À 48 ans, on dirait qu’il a été de toutes les batailles pour lutter contre les scandales sanitaires et environnementaux. Le lourd dossier de l’amiante dans les années 1990, celui des enfants atteints de saturnisme, les vétérans des essais nucléaires, sa victoire historique contre Monsanto ou encore la plainte dans l’affaire de pollution Volkswagen en 2015. Auprès de lanceurs d’alerte comme le célèbre Henri Pézerat, Me François Lafforgue s’est forgé une solide réputation en s’attaquant à de grands groupes industriels ou à l’État. Près de l’opéra Garnier, cet avocat engagé nous reçoit dans son cabinet parisien, devant une multitude de dossiers impeccablement annotés.
Le Lanceur : Vous considérez-vous comme un lanceur d’alerte ?

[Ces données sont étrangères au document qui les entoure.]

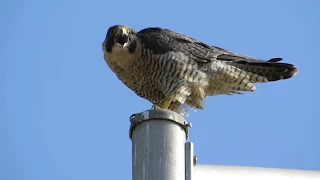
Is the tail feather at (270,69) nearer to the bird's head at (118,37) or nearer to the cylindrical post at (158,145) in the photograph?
the bird's head at (118,37)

Me François Lafforgue : Non, car ce n’est pas moi qui suis à l’origine de l’alerte, qui découvre qu’un produit dangereux est en lien avec des maladies dans une entreprise par exemple. En revanche, comme les lanceurs d’alerte, je dois être rigoureux et indépendant pour les accompagner dans leur combat. Il se trouve que notre cabinet ne défend que des lanceurs d’alerte, des syndicats ou des victimes. Jamais d’industriels ni de présumés responsables de crimes industriels ou environnementaux. Nous sommes très peu d’avocats à faire ça.
Nous travaillons ainsi en lien étroit avec l’association Henri Pézerat (1) qui regroupe des lanceurs d’alerte, des scientifiques, des inspecteurs du travail, des juristes ou des journalistes. On accompagne ainsi les lanceurs d’alerte dans leurs combats judiciaires en profitant des compétences de chacun.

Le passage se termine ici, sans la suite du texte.